▸ **Task prompt**: Return, exactly, the line that contains "Does point 109,57" together with all lines after it to the end of the entries, and no further lines.

[Start Supplied information]

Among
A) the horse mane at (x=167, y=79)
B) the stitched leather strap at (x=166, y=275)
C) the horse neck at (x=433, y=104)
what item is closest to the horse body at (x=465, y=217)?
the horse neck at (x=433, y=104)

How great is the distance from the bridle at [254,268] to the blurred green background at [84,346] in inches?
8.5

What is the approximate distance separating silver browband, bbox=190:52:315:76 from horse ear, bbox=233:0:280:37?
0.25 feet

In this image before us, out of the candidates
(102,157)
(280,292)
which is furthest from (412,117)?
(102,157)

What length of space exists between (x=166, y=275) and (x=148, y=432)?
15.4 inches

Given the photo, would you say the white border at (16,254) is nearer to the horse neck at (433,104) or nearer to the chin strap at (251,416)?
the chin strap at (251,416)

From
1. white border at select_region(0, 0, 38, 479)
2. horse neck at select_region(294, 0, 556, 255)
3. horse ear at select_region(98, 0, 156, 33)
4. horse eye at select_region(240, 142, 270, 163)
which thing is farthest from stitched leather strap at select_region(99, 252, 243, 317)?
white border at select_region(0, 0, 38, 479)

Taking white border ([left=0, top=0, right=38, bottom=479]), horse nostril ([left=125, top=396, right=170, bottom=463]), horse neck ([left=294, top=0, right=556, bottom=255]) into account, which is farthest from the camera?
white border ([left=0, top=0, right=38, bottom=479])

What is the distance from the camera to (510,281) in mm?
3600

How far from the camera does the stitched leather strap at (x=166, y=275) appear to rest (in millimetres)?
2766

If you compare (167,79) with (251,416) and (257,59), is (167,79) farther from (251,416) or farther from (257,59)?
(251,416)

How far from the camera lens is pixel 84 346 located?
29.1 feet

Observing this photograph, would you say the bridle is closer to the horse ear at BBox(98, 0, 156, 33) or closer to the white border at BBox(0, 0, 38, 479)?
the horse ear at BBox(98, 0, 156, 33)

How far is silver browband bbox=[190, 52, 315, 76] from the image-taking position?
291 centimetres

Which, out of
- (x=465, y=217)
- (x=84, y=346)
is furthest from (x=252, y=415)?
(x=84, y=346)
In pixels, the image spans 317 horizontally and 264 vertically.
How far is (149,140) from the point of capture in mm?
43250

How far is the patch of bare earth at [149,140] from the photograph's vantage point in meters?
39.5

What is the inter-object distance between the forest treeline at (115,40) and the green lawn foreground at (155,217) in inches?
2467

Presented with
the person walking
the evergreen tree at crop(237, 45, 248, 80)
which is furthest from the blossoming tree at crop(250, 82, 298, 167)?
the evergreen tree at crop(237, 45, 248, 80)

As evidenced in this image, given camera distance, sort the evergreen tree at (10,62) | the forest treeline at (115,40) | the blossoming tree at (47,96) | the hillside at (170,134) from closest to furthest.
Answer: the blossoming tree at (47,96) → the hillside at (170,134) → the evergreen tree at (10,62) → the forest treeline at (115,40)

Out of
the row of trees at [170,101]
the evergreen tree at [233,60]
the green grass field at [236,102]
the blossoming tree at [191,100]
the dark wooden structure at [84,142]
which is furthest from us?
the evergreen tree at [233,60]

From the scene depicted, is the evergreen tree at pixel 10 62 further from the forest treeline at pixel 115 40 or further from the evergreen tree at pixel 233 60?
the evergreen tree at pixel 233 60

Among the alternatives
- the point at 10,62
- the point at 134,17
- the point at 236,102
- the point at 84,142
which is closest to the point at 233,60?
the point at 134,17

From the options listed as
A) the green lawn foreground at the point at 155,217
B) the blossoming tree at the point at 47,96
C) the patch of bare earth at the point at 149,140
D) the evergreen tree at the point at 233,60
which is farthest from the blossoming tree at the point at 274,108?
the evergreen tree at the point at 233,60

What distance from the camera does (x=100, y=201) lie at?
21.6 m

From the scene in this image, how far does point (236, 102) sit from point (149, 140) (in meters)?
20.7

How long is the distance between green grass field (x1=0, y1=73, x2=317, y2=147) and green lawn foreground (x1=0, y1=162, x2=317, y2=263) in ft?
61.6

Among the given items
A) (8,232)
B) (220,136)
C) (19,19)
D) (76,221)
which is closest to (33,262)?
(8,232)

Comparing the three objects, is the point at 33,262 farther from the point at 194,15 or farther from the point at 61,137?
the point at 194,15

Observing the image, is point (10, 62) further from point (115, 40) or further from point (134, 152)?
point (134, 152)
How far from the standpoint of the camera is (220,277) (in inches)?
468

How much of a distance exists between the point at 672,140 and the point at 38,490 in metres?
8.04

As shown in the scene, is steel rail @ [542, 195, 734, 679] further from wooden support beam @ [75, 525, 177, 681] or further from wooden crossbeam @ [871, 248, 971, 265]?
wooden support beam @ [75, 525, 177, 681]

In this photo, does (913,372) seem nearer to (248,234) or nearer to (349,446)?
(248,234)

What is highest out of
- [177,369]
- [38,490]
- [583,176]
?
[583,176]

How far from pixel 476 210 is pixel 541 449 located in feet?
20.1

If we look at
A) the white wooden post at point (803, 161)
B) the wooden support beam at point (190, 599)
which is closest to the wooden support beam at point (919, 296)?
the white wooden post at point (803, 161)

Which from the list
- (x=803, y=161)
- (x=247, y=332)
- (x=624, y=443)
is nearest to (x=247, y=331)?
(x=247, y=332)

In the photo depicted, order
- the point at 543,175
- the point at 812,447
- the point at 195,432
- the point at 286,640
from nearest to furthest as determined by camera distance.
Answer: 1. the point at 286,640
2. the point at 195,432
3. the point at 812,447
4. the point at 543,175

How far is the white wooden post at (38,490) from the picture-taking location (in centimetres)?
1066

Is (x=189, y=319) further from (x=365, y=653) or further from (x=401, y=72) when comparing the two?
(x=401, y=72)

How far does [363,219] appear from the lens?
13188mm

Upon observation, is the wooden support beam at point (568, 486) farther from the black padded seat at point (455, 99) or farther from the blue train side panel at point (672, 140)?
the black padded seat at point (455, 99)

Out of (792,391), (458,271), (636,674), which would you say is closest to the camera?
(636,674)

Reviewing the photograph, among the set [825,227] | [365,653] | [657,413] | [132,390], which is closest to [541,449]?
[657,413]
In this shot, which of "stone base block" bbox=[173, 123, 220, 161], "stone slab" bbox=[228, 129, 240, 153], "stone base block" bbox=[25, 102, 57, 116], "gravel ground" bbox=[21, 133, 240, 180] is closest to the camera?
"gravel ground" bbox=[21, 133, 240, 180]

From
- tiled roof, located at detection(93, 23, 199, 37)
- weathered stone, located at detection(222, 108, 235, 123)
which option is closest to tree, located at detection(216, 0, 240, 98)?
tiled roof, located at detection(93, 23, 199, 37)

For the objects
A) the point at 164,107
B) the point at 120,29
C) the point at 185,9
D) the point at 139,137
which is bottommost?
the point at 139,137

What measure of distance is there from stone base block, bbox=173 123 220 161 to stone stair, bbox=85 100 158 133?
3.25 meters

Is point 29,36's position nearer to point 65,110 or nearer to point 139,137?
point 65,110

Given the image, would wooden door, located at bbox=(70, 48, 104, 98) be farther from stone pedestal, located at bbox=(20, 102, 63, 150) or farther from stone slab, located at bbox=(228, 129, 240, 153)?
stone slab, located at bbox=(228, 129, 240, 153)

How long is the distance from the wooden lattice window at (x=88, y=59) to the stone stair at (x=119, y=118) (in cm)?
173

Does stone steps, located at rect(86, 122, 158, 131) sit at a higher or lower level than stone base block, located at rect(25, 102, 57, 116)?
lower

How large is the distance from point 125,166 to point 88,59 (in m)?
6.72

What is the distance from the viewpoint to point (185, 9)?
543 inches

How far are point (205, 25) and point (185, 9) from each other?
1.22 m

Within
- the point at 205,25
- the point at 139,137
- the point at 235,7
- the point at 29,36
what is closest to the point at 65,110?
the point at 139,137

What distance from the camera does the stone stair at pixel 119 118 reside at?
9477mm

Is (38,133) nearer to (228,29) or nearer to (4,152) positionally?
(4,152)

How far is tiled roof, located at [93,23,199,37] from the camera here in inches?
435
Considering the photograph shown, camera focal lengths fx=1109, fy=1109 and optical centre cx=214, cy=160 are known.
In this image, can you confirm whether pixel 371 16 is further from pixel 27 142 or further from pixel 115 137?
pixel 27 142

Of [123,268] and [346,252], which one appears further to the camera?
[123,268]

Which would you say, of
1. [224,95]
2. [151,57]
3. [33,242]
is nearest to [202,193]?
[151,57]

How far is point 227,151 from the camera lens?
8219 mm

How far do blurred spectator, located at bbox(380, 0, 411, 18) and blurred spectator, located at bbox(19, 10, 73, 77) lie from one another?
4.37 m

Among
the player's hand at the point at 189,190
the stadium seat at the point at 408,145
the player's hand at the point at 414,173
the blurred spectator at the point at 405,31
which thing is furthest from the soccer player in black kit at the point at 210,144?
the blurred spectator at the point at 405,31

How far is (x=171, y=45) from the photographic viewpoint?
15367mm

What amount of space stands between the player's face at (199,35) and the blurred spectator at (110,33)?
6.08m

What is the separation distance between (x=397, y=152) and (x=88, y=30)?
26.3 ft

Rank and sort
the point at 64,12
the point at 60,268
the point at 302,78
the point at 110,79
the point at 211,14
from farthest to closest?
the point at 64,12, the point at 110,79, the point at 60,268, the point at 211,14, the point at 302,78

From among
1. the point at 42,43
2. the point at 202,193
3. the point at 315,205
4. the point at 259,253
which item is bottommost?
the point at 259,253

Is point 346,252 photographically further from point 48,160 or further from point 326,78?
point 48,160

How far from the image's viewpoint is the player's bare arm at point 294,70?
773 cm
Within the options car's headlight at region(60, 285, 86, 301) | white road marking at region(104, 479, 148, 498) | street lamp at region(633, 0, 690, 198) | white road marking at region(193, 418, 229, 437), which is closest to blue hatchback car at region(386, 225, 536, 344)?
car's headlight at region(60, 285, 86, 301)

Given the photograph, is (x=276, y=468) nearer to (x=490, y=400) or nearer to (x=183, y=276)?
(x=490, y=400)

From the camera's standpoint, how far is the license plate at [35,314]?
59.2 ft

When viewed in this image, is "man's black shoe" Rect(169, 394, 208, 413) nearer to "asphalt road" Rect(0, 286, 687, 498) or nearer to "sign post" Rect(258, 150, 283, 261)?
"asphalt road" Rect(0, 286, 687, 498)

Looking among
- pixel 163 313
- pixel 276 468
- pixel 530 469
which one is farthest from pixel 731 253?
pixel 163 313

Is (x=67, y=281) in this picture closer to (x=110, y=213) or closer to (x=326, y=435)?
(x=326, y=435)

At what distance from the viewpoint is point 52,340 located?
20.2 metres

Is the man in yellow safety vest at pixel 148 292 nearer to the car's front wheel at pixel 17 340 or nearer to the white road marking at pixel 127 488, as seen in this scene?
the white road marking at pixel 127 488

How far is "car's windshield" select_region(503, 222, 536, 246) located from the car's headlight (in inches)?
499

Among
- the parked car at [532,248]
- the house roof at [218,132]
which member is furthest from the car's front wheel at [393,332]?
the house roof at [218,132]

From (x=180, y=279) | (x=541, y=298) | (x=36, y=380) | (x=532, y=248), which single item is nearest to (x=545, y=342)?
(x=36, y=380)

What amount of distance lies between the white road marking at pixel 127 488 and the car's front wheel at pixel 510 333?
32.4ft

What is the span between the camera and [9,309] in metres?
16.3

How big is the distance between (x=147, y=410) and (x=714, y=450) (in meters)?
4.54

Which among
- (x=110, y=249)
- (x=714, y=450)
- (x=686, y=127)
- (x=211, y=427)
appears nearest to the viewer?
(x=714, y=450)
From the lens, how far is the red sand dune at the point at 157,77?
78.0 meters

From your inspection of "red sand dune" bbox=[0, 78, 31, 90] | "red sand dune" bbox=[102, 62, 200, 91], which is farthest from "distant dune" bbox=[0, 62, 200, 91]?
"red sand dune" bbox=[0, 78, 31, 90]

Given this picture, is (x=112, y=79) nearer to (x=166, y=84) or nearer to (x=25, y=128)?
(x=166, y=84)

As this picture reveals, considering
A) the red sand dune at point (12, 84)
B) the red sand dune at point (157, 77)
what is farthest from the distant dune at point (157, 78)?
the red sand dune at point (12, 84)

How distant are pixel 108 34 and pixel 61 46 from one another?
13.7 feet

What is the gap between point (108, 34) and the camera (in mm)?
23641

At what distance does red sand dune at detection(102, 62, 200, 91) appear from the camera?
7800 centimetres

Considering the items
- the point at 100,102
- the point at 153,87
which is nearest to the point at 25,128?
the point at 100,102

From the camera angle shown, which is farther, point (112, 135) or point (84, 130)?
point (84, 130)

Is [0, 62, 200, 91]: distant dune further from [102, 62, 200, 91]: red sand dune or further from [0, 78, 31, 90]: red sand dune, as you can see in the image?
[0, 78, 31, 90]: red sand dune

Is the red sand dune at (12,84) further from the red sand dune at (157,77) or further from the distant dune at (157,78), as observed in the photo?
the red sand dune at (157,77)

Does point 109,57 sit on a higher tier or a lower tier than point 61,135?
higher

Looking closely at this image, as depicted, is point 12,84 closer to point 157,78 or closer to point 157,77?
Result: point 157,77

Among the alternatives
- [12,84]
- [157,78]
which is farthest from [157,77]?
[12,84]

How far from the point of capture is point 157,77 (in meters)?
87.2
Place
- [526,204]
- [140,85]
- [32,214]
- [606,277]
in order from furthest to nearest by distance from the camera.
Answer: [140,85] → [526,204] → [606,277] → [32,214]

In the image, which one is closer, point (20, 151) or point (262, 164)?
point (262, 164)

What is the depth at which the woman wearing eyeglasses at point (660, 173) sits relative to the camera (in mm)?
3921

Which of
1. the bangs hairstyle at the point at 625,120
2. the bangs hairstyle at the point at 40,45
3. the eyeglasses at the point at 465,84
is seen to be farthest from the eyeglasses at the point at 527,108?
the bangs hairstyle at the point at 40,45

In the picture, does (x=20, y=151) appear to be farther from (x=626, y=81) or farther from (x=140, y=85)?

[End Supplied information]

▸ **Full solution**:
Does point 109,57 sit on a higher tier or a lower tier than point 61,135?
higher

Looking closely at this image, as depicted, is point 12,84 closer to point 157,78 or closer to point 157,77?
Result: point 157,77

Among the alternatives
- [12,84]
- [157,78]
which is farthest from [157,77]?
[12,84]

How far from the point of capture is point 157,77 (in meters)?
87.2
Place
- [526,204]
- [140,85]
- [32,214]
- [606,277]
in order from furthest to nearest by distance from the camera.
Answer: [140,85] → [526,204] → [606,277] → [32,214]

In the image, which one is closer, point (20, 151) or point (262, 164)?
point (262, 164)

What is the depth at which the woman wearing eyeglasses at point (660, 173) sits relative to the camera (in mm)?
3921

Which of
1. the bangs hairstyle at the point at 625,120
2. the bangs hairstyle at the point at 40,45
3. the eyeglasses at the point at 465,84
is seen to be farthest from the eyeglasses at the point at 527,108?
the bangs hairstyle at the point at 40,45

In the picture, does (x=20, y=151) appear to be farther from (x=626, y=81) or farther from (x=140, y=85)?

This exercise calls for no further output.